▶ [Given instruction] Could you retype the part that opens with the line containing "channels: SDO/AIA 171, 131, 304" and closes with the line containing "Approach: Systematic scan for B5.2 flare.", keeping every character as it appears?

▶ [Records supplied]
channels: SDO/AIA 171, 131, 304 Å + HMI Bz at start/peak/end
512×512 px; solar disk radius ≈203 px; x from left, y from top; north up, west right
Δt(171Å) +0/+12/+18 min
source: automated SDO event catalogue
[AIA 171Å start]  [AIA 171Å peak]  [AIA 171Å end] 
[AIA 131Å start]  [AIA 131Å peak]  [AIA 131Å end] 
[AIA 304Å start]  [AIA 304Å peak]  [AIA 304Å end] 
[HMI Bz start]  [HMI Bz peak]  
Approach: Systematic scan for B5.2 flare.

==

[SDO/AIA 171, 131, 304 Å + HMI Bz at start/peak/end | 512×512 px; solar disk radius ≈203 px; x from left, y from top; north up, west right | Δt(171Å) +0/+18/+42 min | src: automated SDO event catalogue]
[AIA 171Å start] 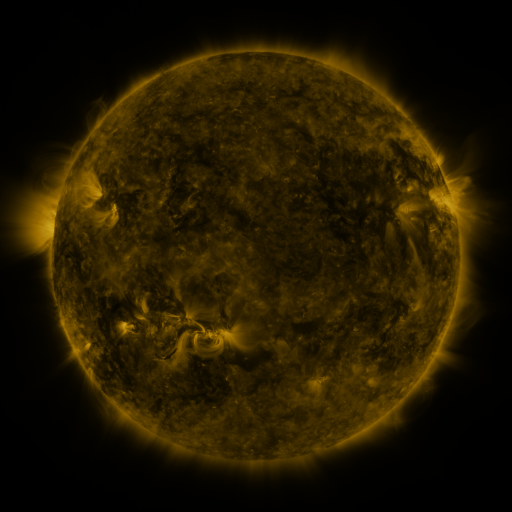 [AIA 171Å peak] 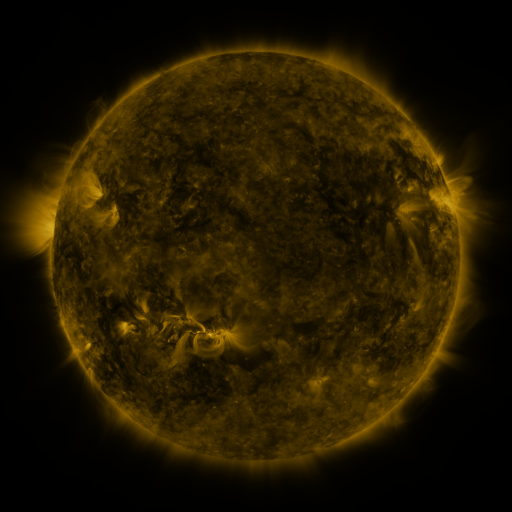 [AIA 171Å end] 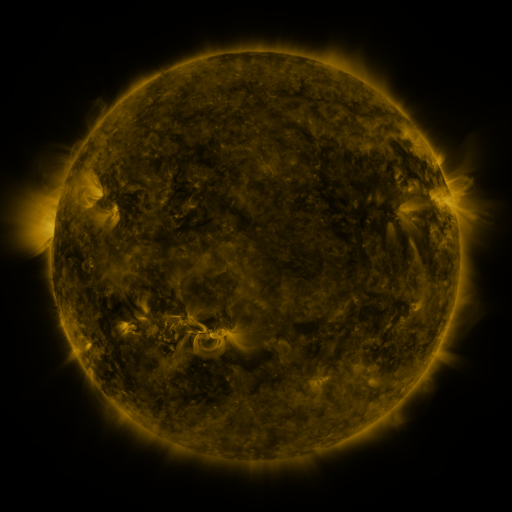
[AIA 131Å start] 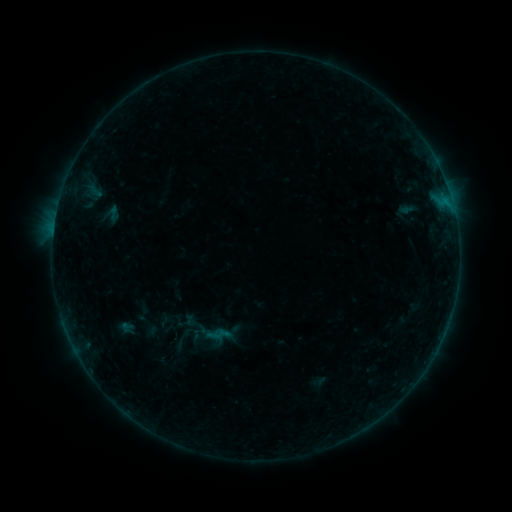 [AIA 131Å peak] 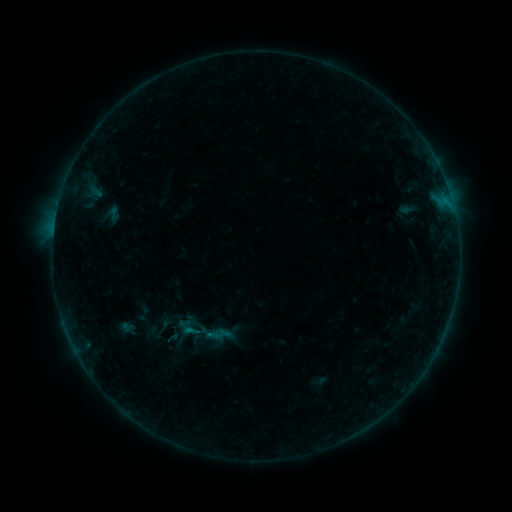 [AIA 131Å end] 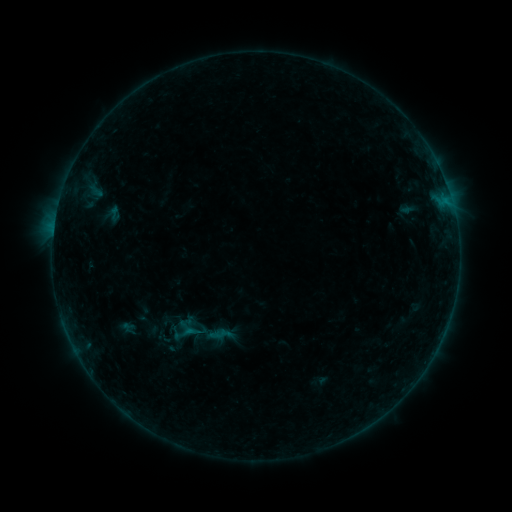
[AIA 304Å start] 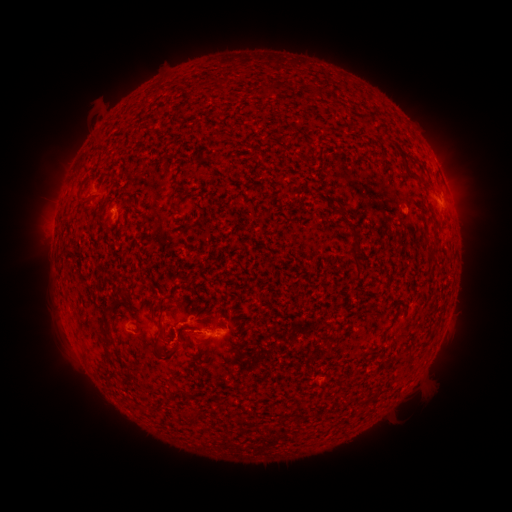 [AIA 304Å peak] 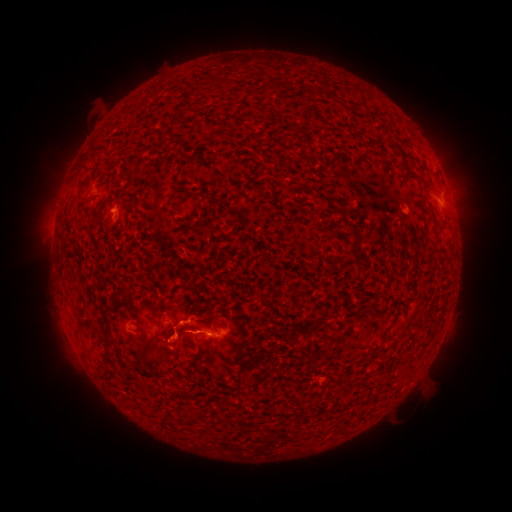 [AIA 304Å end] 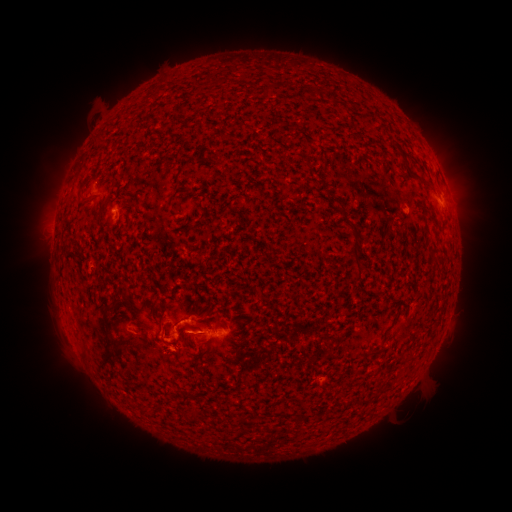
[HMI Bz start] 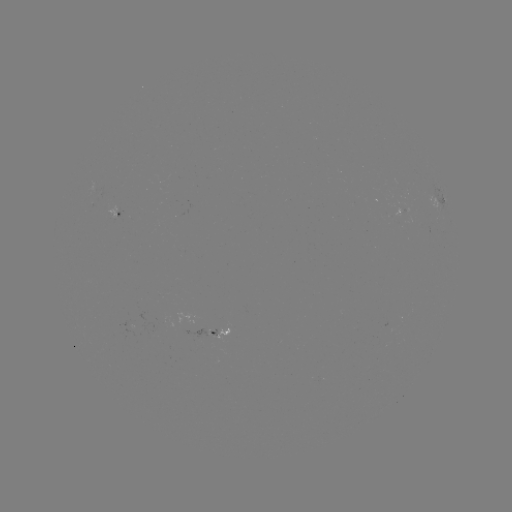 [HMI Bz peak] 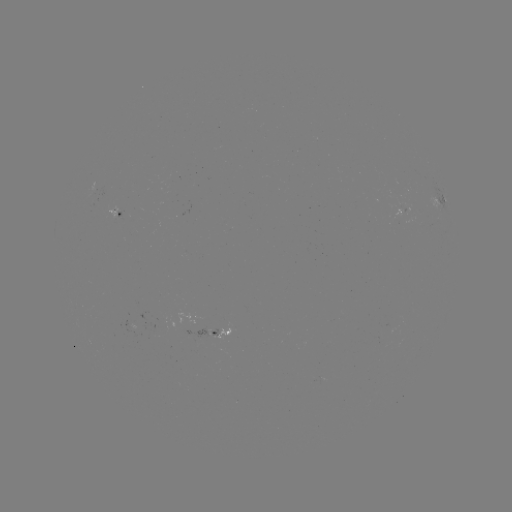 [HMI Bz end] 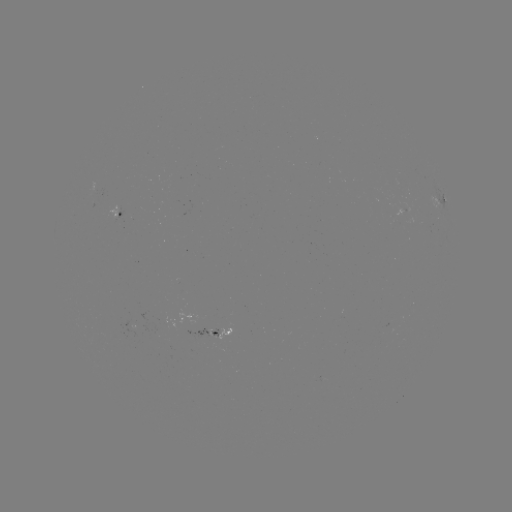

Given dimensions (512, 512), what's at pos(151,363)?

--

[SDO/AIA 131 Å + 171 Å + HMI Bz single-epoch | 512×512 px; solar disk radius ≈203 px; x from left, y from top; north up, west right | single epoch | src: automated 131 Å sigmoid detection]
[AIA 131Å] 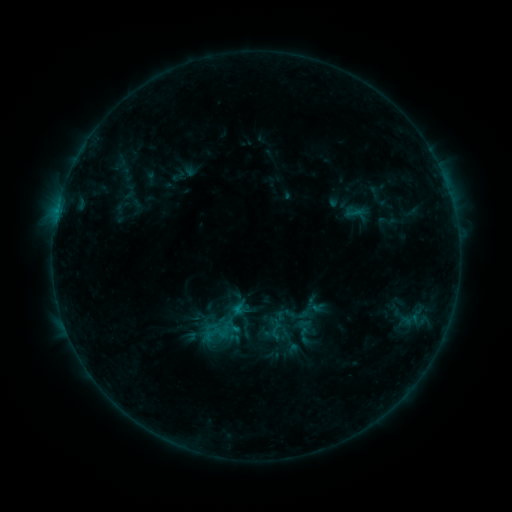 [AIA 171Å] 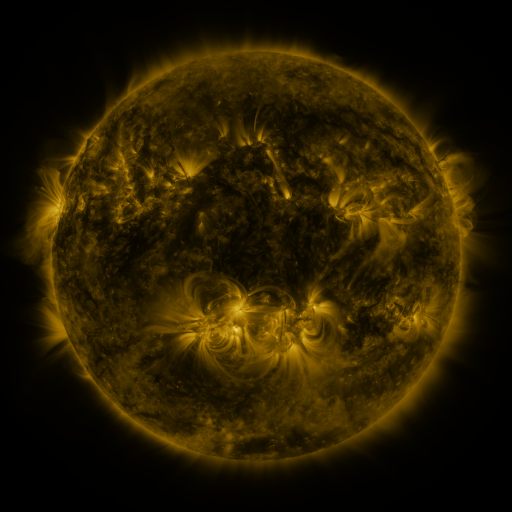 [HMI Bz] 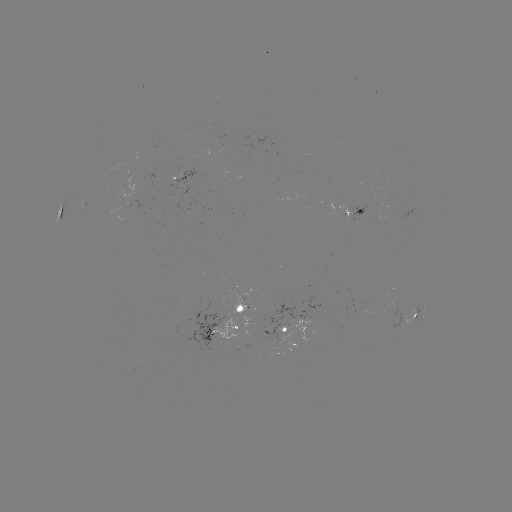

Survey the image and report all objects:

▶ [Task answer]
channels: SDO/AIA 171, 131, 304 Å + HMI Bz at start/peak/end
512×512 px; solar disk radius ≈203 px; x from left, y from top; north up, west right
Δt(171Å) +0/+12/+18 min
source: automated SDO event catalogue
[AIA 171Å start]  [AIA 171Å peak]  [AIA 171Å end] 
[AIA 131Å start]  [AIA 131Å peak]  [AIA 131Å end] 
[AIA 304Å start]  [AIA 304Å peak]  [AIA 304Å end] 
[HMI Bz start]  [HMI Bz peak]  
Approach: Systematic scan for B5.2 flare.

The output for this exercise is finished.